Submitted to: Agriculture, Ecosystems and Environment
Publication Type: Peer Reviewed Journal
Publication Acceptance Date: 9/21/2005
Publication Date: 4/1/2006
Citation: Pritchard, S.G., Prior, S.A., Rogers Jr, H.H., Davis, M.A., Runion, G.B., Popham, T.W. 2006. Effects of elevated atmospheric co2 on root dynamics and productivity of sorghum grown under conventional and conservation agricultural management practices. Agriculture, Ecosystems and Environment. 113:175-183.

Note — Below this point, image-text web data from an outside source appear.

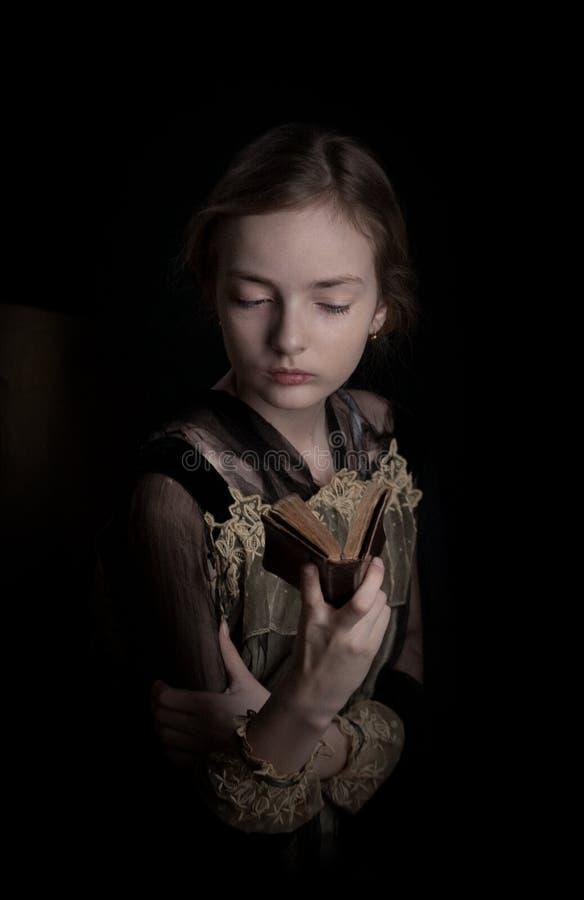 从过去时间阅读书的女孩 免版税图库摄影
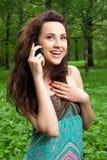 attraktiv flickatelefon Fotografering för Bildbyråer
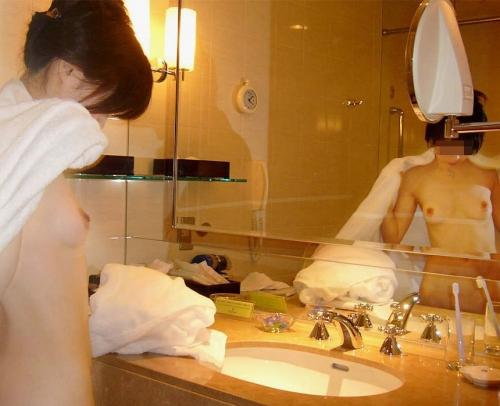 【おっぱい】洗面台でおっぱい丸出しの画像を激写しちゃってエロすぎる!【30枚】 07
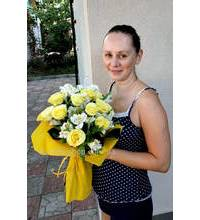 Bouquet of yellow roses and white lilies delivered in Chuguev
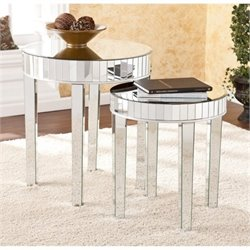 Bowery Hill 2 Piece Round Mirrored Nesting Table Set in Silver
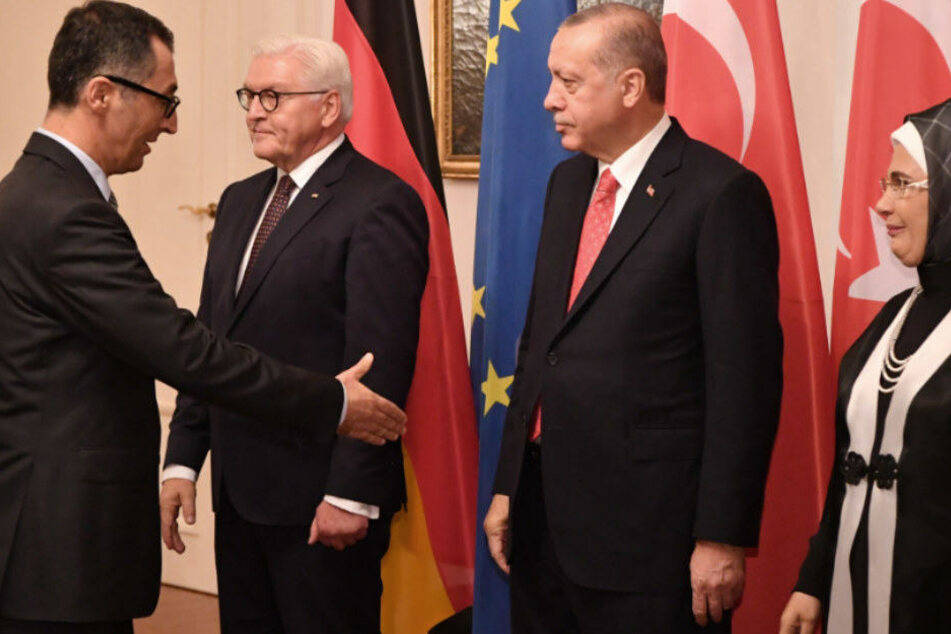 Cem Özdemir begrüßt Recep Tayyip Erdogan im Schloss Bellevue.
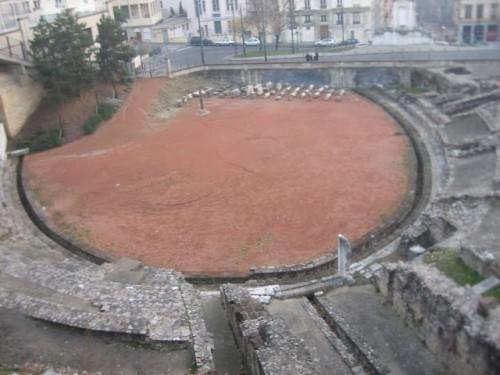 Ruinas del anfiteatro de las tres Galias, en Lyon (Francia). Lugar del martirio de Blandina, Atalo, Póntico, Alejandro, Maturo y Santo. El poste de madera ha sido colocado en la actualidad como memoria a su sacrificio.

Interpretive Summary: Root growth of crop plants, almost without exception, is enhanced in CO2-enriched atmospheres. But our understanding of crop root responses to elevated CO2 is far from complete since most information comes from destructive root harvests and often from container grown plants. No data are available concerning the influence of atmospheric CO2 on whole season root growth of any crop grown under different agricultural management practices. Therefore, we evaluated the influence of CO2-enrichment on root growth of a sorghum crop grown with conventional and sustainable management practices. Our data suggest that the stimulation in crop growth anticipated from rising atmospheric CO2 may be diminished by conversion from conventional to more sustainable agricultural systems- at least in the C4 crop sorghum. Current estimates of other crop responses to global environmental change may need modification to take into account interactive effects of agricultural management.
Technical Abstract: The influence of elevated atmospheric CO2 (ambient + 360 mol mol-1) on root dynamics of sorghum (Sorghum bicolor) produced under conventional (tillage following winter fallow) and sustainable (no-till following clover (Trifolium repens) winter cover crop) agricultural management practices was examined. Crops were grown in an outdoor soil bin facility and CO2 treatments were administered using open-top field chambers (OTC). Root dynamics were analyzed using minirhizotrons. In conventional tillage plots, CO2-enrichment increased sorghum seasonal root production and mortality by 58% and 59%, respectively. Root growth, however, was unaffected by [CO2] in sustainable plots. Neither carbon dioxide nor management practices had any impact on the proportion of roots that died by the end of the growing season (i.e., root turnover). The fraction of roots that had died by physiological maturity decreased in a linear fashion from shallow to greater soil depths. Management did not affect cumulative seasonal root production or mortality but did affect vertical root distribution; sustainable management favored shallow root systems whereas conventional management favored deeper rooting. Data emphasize the importance of quantifying production and mortality as separate processes. This study suggests that conversion from conventional to sustainable management practices might negate positive effects of elevated CO2 on root growth, at least in the C4 crop sorghum.